I loitered at this poinsettia-sized T-shirt rack pondering what it would mean to buy my niece a shirt that matched her momma’s taste for mid-’90s alterna-culture.
Would I be bringing her a piece of her mom’s youth, or simply dressing an innocent babe in an overpriced tee-shirt fashioned after some rag that Kurt Cobain once played a show in? I couldn’t bring myself to buy one, only to succumb later that day to a $14.99 hot pink tube dress/infant gown from American Apparel’s baby line. It was cute.
I contemplated returning the baby tube dress as soon as I reached the reality of Court Street and spotted an American Apparel ad inside a newsbox. The model was wearing a tube outfit similar to the one I had just bought my three-day-old niece. She looked like she may have been on her way to a “Boogie Nights”-themed frat party.
Oh, consumer culture. Oh, children. The combination was giving me morning sickness.
Braving the nausea, I walked down Smith Street into the capital of holistic, maternal buying: Area Mom and Baby. I smiled at the fleeced-out toddlers blocking my entry. A free yoga class came with every $100 spent on overpriced baby wear.
I listened closely as the women around me compared the merits of the New Native baby carrier to that of the costlier Ergo version. I asked intelligent questions about infant weights and breast size, only leaving the store when a woman in Uggs and a baby over her shoulder started talking in a loud voice about protecting her children from germs on the subway and I remembered the scratch in my throat.
Paranoid, self-righteous, unfit for urban life? Maybe last week. This week, Ugg woman could be my sister. I closed the door carefully behind me.
Our pal Pasqualina Azzarello, the painter who made a DUMBO construction site bloom with murals, will be speaking with 15 other emerging women artists at Red Hook’s Kentler International Drawing Space today (Saturday) at 4 pm. …

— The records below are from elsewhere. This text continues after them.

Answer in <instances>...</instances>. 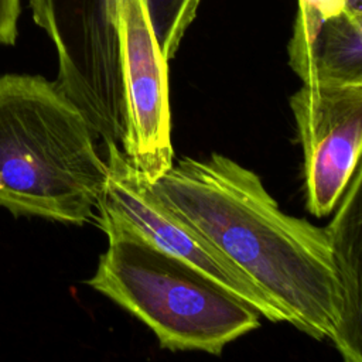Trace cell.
I'll return each mask as SVG.
<instances>
[{
	"label": "cell",
	"mask_w": 362,
	"mask_h": 362,
	"mask_svg": "<svg viewBox=\"0 0 362 362\" xmlns=\"http://www.w3.org/2000/svg\"><path fill=\"white\" fill-rule=\"evenodd\" d=\"M106 235L86 284L144 322L161 348L219 355L259 328L260 313L201 270L133 233Z\"/></svg>",
	"instance_id": "cell-3"
},
{
	"label": "cell",
	"mask_w": 362,
	"mask_h": 362,
	"mask_svg": "<svg viewBox=\"0 0 362 362\" xmlns=\"http://www.w3.org/2000/svg\"><path fill=\"white\" fill-rule=\"evenodd\" d=\"M156 194L315 339L334 338L341 287L324 228L283 212L259 175L212 153L184 157Z\"/></svg>",
	"instance_id": "cell-1"
},
{
	"label": "cell",
	"mask_w": 362,
	"mask_h": 362,
	"mask_svg": "<svg viewBox=\"0 0 362 362\" xmlns=\"http://www.w3.org/2000/svg\"><path fill=\"white\" fill-rule=\"evenodd\" d=\"M345 10V0H298L293 25L318 24Z\"/></svg>",
	"instance_id": "cell-9"
},
{
	"label": "cell",
	"mask_w": 362,
	"mask_h": 362,
	"mask_svg": "<svg viewBox=\"0 0 362 362\" xmlns=\"http://www.w3.org/2000/svg\"><path fill=\"white\" fill-rule=\"evenodd\" d=\"M20 10V0H0V45H14Z\"/></svg>",
	"instance_id": "cell-10"
},
{
	"label": "cell",
	"mask_w": 362,
	"mask_h": 362,
	"mask_svg": "<svg viewBox=\"0 0 362 362\" xmlns=\"http://www.w3.org/2000/svg\"><path fill=\"white\" fill-rule=\"evenodd\" d=\"M324 229L342 297L332 344L346 362H362V157Z\"/></svg>",
	"instance_id": "cell-8"
},
{
	"label": "cell",
	"mask_w": 362,
	"mask_h": 362,
	"mask_svg": "<svg viewBox=\"0 0 362 362\" xmlns=\"http://www.w3.org/2000/svg\"><path fill=\"white\" fill-rule=\"evenodd\" d=\"M126 132L122 150L150 181L174 164L167 59L146 0H117Z\"/></svg>",
	"instance_id": "cell-6"
},
{
	"label": "cell",
	"mask_w": 362,
	"mask_h": 362,
	"mask_svg": "<svg viewBox=\"0 0 362 362\" xmlns=\"http://www.w3.org/2000/svg\"><path fill=\"white\" fill-rule=\"evenodd\" d=\"M290 107L304 151L307 208L327 216L362 157V83H303Z\"/></svg>",
	"instance_id": "cell-7"
},
{
	"label": "cell",
	"mask_w": 362,
	"mask_h": 362,
	"mask_svg": "<svg viewBox=\"0 0 362 362\" xmlns=\"http://www.w3.org/2000/svg\"><path fill=\"white\" fill-rule=\"evenodd\" d=\"M34 23L55 45L57 83L105 146L122 144L126 105L117 0H28ZM158 47L170 61L201 0H146Z\"/></svg>",
	"instance_id": "cell-4"
},
{
	"label": "cell",
	"mask_w": 362,
	"mask_h": 362,
	"mask_svg": "<svg viewBox=\"0 0 362 362\" xmlns=\"http://www.w3.org/2000/svg\"><path fill=\"white\" fill-rule=\"evenodd\" d=\"M96 134L55 81L0 76V206L16 216L93 219L107 165Z\"/></svg>",
	"instance_id": "cell-2"
},
{
	"label": "cell",
	"mask_w": 362,
	"mask_h": 362,
	"mask_svg": "<svg viewBox=\"0 0 362 362\" xmlns=\"http://www.w3.org/2000/svg\"><path fill=\"white\" fill-rule=\"evenodd\" d=\"M105 147L107 175L92 219L100 230L133 233L201 270L269 321L290 324V315L276 301L164 204L151 181L132 164L120 144Z\"/></svg>",
	"instance_id": "cell-5"
},
{
	"label": "cell",
	"mask_w": 362,
	"mask_h": 362,
	"mask_svg": "<svg viewBox=\"0 0 362 362\" xmlns=\"http://www.w3.org/2000/svg\"><path fill=\"white\" fill-rule=\"evenodd\" d=\"M345 11L362 13V0H345Z\"/></svg>",
	"instance_id": "cell-11"
}]
</instances>
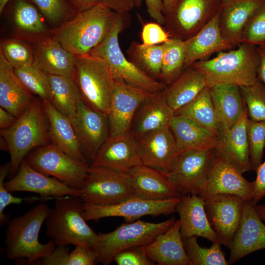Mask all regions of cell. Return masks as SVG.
Wrapping results in <instances>:
<instances>
[{
  "label": "cell",
  "mask_w": 265,
  "mask_h": 265,
  "mask_svg": "<svg viewBox=\"0 0 265 265\" xmlns=\"http://www.w3.org/2000/svg\"><path fill=\"white\" fill-rule=\"evenodd\" d=\"M120 15L97 3L53 30V38L76 56L88 54L108 35Z\"/></svg>",
  "instance_id": "1"
},
{
  "label": "cell",
  "mask_w": 265,
  "mask_h": 265,
  "mask_svg": "<svg viewBox=\"0 0 265 265\" xmlns=\"http://www.w3.org/2000/svg\"><path fill=\"white\" fill-rule=\"evenodd\" d=\"M260 56L256 46L241 44L237 49L221 51L211 59L193 65L205 77L209 87L219 84L249 86L258 80Z\"/></svg>",
  "instance_id": "2"
},
{
  "label": "cell",
  "mask_w": 265,
  "mask_h": 265,
  "mask_svg": "<svg viewBox=\"0 0 265 265\" xmlns=\"http://www.w3.org/2000/svg\"><path fill=\"white\" fill-rule=\"evenodd\" d=\"M50 209L45 203H40L9 221L4 238L9 259L26 258L30 264L53 252L56 246L53 240L42 244L38 239L40 229Z\"/></svg>",
  "instance_id": "3"
},
{
  "label": "cell",
  "mask_w": 265,
  "mask_h": 265,
  "mask_svg": "<svg viewBox=\"0 0 265 265\" xmlns=\"http://www.w3.org/2000/svg\"><path fill=\"white\" fill-rule=\"evenodd\" d=\"M0 132L8 146L9 175L12 177L26 155L34 148L47 144L50 139L49 120L42 102L34 99L10 127L0 129Z\"/></svg>",
  "instance_id": "4"
},
{
  "label": "cell",
  "mask_w": 265,
  "mask_h": 265,
  "mask_svg": "<svg viewBox=\"0 0 265 265\" xmlns=\"http://www.w3.org/2000/svg\"><path fill=\"white\" fill-rule=\"evenodd\" d=\"M84 203L79 196L56 198L46 219V235L56 246L91 247L98 237L83 216Z\"/></svg>",
  "instance_id": "5"
},
{
  "label": "cell",
  "mask_w": 265,
  "mask_h": 265,
  "mask_svg": "<svg viewBox=\"0 0 265 265\" xmlns=\"http://www.w3.org/2000/svg\"><path fill=\"white\" fill-rule=\"evenodd\" d=\"M129 13H120L116 23L105 38L88 53L106 64L114 80H123L152 93L163 91L166 85L147 76L123 54L118 37L128 26Z\"/></svg>",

So much for Mayor Bloomberg’s much-ballyhooed task force of local leaders to decide how vacant firehouses, like Engine 204 on Degraw Street, should be disposed of. This week, a spokeswoman for City Planning told The Stoop that the sale of Engine 204 was proceeding as planned. The City Council will hold a final vote on the site’s future by April 23. …
Off the waterfront: Columbia Street literary outpost, Freebird Books, is celebrating its three-year anniversary. It’s been a tough road (check out the huge potholes and constant construction outside their front door) but the shop has come through for the nabe with regular readings, free WiFi, a café that sells corndogs (corndogs, Jerry!) and a whole shelf of local indie books. Owners Sam Citrin and Rachel London promise at least one “wine-addled” rendition of their Lynyrd Skynyrd anthem at a birthday bash on Sunday from 7–10 pm. …
The folks at Flying Saucer on Atlantic Avenue, were complaining the other day about the declining quality of the bagels they get from that overrated, Manhattan-based chain, H&H. Our response: buy Brooklyn!